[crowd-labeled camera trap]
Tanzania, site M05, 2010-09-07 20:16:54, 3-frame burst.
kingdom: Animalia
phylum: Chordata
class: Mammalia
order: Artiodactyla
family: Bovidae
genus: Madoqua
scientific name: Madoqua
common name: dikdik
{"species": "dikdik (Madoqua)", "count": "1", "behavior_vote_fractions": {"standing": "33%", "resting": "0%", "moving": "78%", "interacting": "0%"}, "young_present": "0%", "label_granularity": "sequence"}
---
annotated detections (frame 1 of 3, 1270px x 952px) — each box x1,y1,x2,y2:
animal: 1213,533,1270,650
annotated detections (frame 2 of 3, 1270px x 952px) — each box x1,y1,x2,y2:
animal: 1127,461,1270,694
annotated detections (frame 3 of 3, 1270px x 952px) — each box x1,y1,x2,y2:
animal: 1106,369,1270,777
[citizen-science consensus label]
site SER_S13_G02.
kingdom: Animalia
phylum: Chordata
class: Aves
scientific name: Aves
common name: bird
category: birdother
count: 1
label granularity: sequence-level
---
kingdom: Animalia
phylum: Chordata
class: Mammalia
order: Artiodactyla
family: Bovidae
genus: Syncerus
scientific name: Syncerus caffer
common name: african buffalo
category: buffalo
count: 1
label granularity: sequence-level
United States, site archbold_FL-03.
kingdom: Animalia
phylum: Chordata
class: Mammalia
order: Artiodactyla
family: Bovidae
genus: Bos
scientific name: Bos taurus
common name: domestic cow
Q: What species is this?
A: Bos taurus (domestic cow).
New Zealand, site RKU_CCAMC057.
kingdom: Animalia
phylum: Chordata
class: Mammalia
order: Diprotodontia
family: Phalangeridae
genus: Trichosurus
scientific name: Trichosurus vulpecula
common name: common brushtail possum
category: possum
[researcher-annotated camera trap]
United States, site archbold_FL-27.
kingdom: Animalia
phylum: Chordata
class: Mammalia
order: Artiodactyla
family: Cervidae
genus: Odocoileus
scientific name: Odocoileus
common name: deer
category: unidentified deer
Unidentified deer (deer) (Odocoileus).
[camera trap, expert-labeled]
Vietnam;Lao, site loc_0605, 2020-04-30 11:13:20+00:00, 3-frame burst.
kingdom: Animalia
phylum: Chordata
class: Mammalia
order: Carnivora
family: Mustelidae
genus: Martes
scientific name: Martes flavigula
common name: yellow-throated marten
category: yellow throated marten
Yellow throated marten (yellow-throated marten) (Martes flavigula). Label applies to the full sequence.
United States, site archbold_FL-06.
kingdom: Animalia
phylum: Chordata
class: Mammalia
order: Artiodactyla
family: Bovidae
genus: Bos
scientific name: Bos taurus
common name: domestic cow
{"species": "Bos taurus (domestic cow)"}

|---|

**Action item:**
From the data above, output every line exactly.

**Problem solution:**
[crowd-labeled camera trap]
Tanzania, site M05, 2010-09-07 20:16:54, 3-frame burst.
kingdom: Animalia
phylum: Chordata
class: Mammalia
order: Artiodactyla
family: Bovidae
genus: Madoqua
scientific name: Madoqua
common name: dikdik
{"species": "dikdik (Madoqua)", "count": "1", "behavior_vote_fractions": {"standing": "33%", "resting": "0%", "moving": "78%", "interacting": "0%"}, "young_present": "0%", "label_granularity": "sequence"}
---
annotated detections (frame 1 of 3, 1270px x 952px) — each box x1,y1,x2,y2:
animal: 1213,533,1270,650
annotated detections (frame 2 of 3, 1270px x 952px) — each box x1,y1,x2,y2:
animal: 1127,461,1270,694
annotated detections (frame 3 of 3, 1270px x 952px) — each box x1,y1,x2,y2:
animal: 1106,369,1270,777
[citizen-science consensus label]
site SER_S13_G02.
kingdom: Animalia
phylum: Chordata
class: Aves
scientific name: Aves
common name: bird
category: birdother
count: 1
label granularity: sequence-level
---
kingdom: Animalia
phylum: Chordata
class: Mammalia
order: Artiodactyla
family: Bovidae
genus: Syncerus
scientific name: Syncerus caffer
common name: african buffalo
category: buffalo
count: 1
label granularity: sequence-level
United States, site archbold_FL-03.
kingdom: Animalia
phylum: Chordata
class: Mammalia
order: Artiodactyla
family: Bovidae
genus: Bos
scientific name: Bos taurus
common name: domestic cow
Q: What species is this?
A: Bos taurus (domestic cow).
New Zealand, site RKU_CCAMC057.
kingdom: Animalia
phylum: Chordata
class: Mammalia
order: Diprotodontia
family: Phalangeridae
genus: Trichosurus
scientific name: Trichosurus vulpecula
common name: common brushtail possum
category: possum
[researcher-annotated camera trap]
United States, site archbold_FL-27.
kingdom: Animalia
phylum: Chordata
class: Mammalia
order: Artiodactyla
family: Cervidae
genus: Odocoileus
scientific name: Odocoileus
common name: deer
category: unidentified deer
Unidentified deer (deer) (Odocoileus).
[camera trap, expert-labeled]
Vietnam;Lao, site loc_0605, 2020-04-30 11:13:20+00:00, 3-frame burst.
kingdom: Animalia
phylum: Chordata
class: Mammalia
order: Carnivora
family: Mustelidae
genus: Martes
scientific name: Martes flavigula
common name: yellow-throated marten
category: yellow throated marten
Yellow throated marten (yellow-throated marten) (Martes flavigula). Label applies to the full sequence.
United States, site archbold_FL-06.
kingdom: Animalia
phylum: Chordata
class: Mammalia
order: Artiodactyla
family: Bovidae
genus: Bos
scientific name: Bos taurus
common name: domestic cow
{"species": "Bos taurus (domestic cow)"}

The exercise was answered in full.